◆ **Task objective**: Find the line with "class: Mammalia". Transcribe it and each later line of the data exactly, up to and including the last.

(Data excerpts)
/---
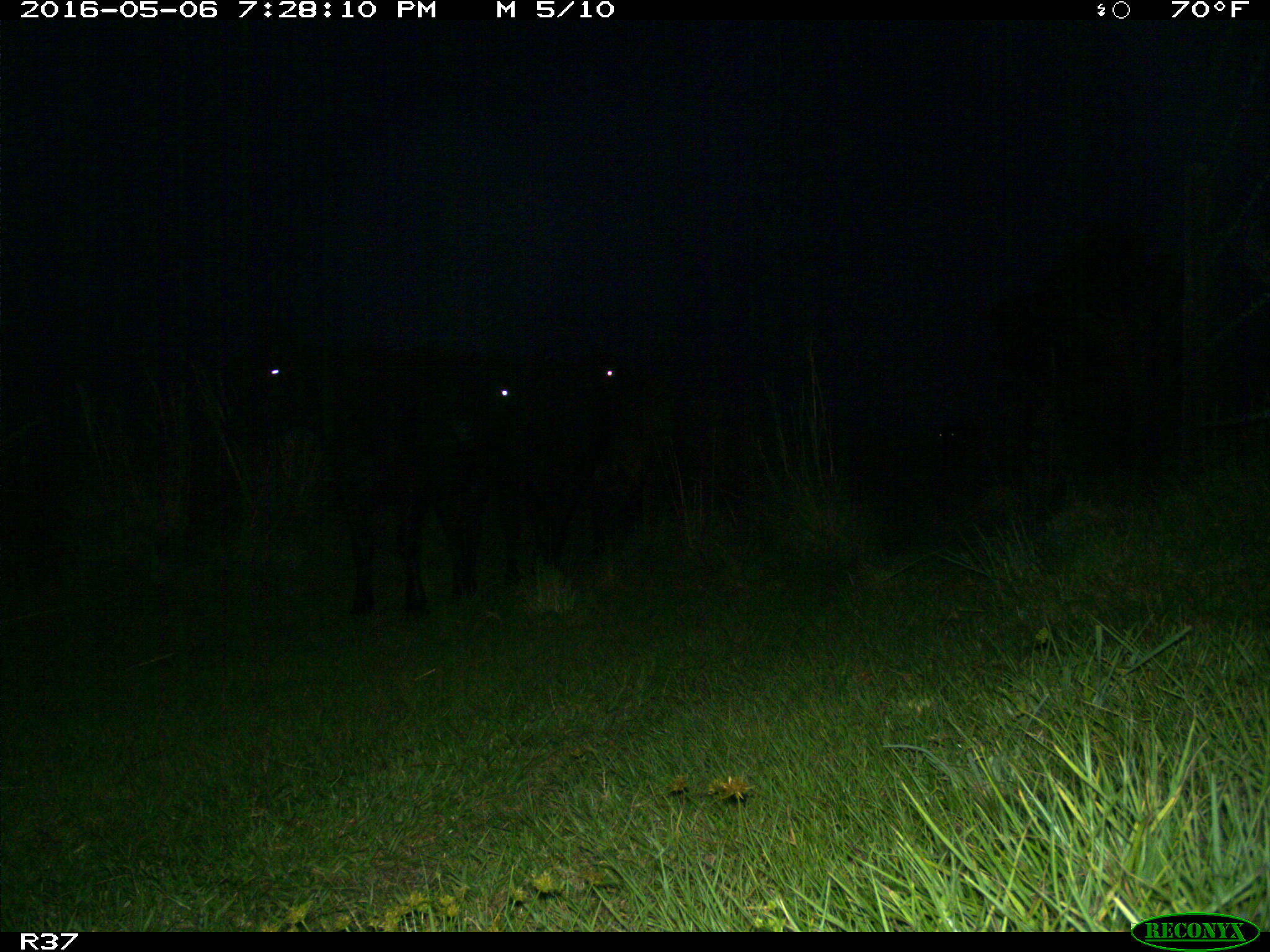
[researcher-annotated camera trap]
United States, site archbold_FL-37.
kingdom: Animalia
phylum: Chordata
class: Mammalia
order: Artiodactyla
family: Bovidae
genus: Bos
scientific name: Bos taurus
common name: domestic cow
\---
◆ **Written response**:
class: Mammalia
order: Artiodactyla
family: Bovidae
genus: Bos
scientific name: Bos taurus
common name: domestic cow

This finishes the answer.